Thinking Anglicans points us to some terrible bishop sermons from this time of year.
Referring to John's gospel, the Bishop of Oxford sermonised against the Bethlehem approach and for the big picture:
This is no small town deity pushed to the edge and trying to get a mention in the weekly newspaper. This is the God whose light has been travelling towards us from the Big Bang for 13.7 billion years at a speed 186,000 miles per second.
So the cosmic becomes the literally cosmic, as so often the nativity myth is mined as if history-like.
The Bishop of Lincoln tells of a get together for clergy doing Christmas sermons (I bet that was real fun):
The group divided itself into two parts-those who favoured the topical approach and those who opted for something more traditional.
The topical preachers shared plans about how they could liven up their sermons to show that the church is trendy and up to date...
People like me could be forgiven for using the same old words, because at its heart, it's the same old and wonderful story.
We don't know what was in the minds of the shepherds that first Christmas Eve. We know that they were a group of tough manual workers-perhaps like farm workers or building-site labourers today. They had left home to go out to work on a dark, cold winter's night.
And yet out of the darkness came something totally unexpected and frightening-something so magnificent and powerful that it challenged them to leave their sheep, their livelihood, to find out more. ‘Let us go over to Bethlehem and see this thing that has happened'.
And of course this happens for us as well - think of the family...
[For which he gives a contemporary example to liven up his sermon.]
The Bishop of Bradford was into literalisms too. In an otherwise sensible sermon about oppression around the world he veered off into the silly:
Thank goodness that the people of Egypt welcomed to themselves the Holy Family on the run from King Herod’s furious infanticide.
And then, in the church:
Nothing better expresses what we believe about God here with us than our sharing in this Eucharist tonight. Jesus is here in the crib and he will be here on this table in the form of bread and wine.

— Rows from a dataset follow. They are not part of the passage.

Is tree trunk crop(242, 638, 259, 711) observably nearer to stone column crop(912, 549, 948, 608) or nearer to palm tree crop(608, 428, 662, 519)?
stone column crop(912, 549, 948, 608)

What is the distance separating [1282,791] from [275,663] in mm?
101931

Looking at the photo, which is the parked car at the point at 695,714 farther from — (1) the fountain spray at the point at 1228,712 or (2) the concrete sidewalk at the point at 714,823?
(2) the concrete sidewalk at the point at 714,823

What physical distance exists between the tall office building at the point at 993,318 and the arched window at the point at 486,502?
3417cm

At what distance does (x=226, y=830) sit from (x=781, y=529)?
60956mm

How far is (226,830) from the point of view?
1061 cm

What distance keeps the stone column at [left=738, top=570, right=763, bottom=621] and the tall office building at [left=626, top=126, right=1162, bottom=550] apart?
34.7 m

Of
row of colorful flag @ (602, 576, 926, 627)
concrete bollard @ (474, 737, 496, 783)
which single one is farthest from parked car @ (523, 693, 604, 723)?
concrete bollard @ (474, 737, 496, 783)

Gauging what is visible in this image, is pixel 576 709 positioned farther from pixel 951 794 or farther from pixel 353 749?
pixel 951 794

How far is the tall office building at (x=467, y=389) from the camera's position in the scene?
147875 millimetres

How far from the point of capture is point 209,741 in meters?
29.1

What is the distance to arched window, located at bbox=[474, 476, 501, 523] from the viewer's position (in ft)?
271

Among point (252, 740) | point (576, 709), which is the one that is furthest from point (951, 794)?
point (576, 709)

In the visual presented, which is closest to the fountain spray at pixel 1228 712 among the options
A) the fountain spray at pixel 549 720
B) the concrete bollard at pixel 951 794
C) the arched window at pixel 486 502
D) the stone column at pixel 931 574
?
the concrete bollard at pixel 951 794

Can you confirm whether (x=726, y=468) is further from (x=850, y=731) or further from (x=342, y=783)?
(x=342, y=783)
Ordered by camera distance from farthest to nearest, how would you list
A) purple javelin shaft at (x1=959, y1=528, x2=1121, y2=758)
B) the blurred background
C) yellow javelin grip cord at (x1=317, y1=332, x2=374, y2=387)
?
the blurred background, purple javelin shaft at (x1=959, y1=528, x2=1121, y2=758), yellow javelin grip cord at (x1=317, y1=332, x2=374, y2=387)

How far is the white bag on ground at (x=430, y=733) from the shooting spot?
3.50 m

Here's a rough comparison from another appalling sermon, the Bishop of Norwich:
There are lots of reasons to be afraid in the Christmas story. Who wouldn’t be afraid away from home with nowhere to stay and about to give birth? Who wouldn’t be afraid when there was a despot like King Herod around?
He wasn’t above murdering members of his own family if he took a dislike to them, the sort of thing that’s gone on in North Korea in our world today only a couple of weeks ago. The Christmas story is very up to date.
There's no comparison: one is a myth without foundation and the other is a nasty and actual little power struggle where power and terror are used against an absence of authority.
This also works both ways. The myth gaining its power in the contemporary shows that the myth is current-dependent for its power, yet these salesmen of a religion all claim dependence in the myth itself.
The Bishop of Beverley was in his sort of non-home of a minster near me (he's not a geographical bishop but a roaming one who supports those who can't accept women priests as priests) and he hasn't been paying attention:
But the word which the Oxford Online Dictionary nominated as its word of 2013 was ‘selfie’: defined as
a photograph that one has taken of oneself, typically one taken with a smartphone or webcam and uploaded to a social media website.
Even the coverage of the funeral of Nelson Mandela was dominated by a selfie, as the Danish Prime Minister posed with David Cameron and Barak Obama. The selfie says: ‘Look at me. Look what I’m doing. Look who I’m with’. They are fun.
No it wasn't. It was dominated by a man waving his arms about who'd obviously applied for a job as a deaf signer and was accepted without anyone ever checking he was qualified.
He was probably at the nativity with hand movements saying, "Animals above, birds came with the birders, stars in your ice; read the tea leaves tomorrow; good moaning."
Chelmsford had one last statistic:
One saviour born in a stable at Bethlehem. Countless millions of people saved. A whole world changed.
Well, there are lies, damned lies and statistics. What happened? Did I miss it?
Gloucester also mixed reality and metaphors; All the homeless, but one deliberate homeless:
That’s what Christmas is all about, the messy mix, in which God in Jesus Christ chose to live, born on Christmas Day, to inhabit the mix, to share the mess and to make a stupendous difference. Yes, because he was God with us, one homeless child at Christmas was the sign of love and the source of salvation.
No wonder this religion is in trouble. Some of its chief advocates tie themselves in rhetorical knots and add a 'donkey' into the nativity - and I can hear the comparison now between a donkey and a deity.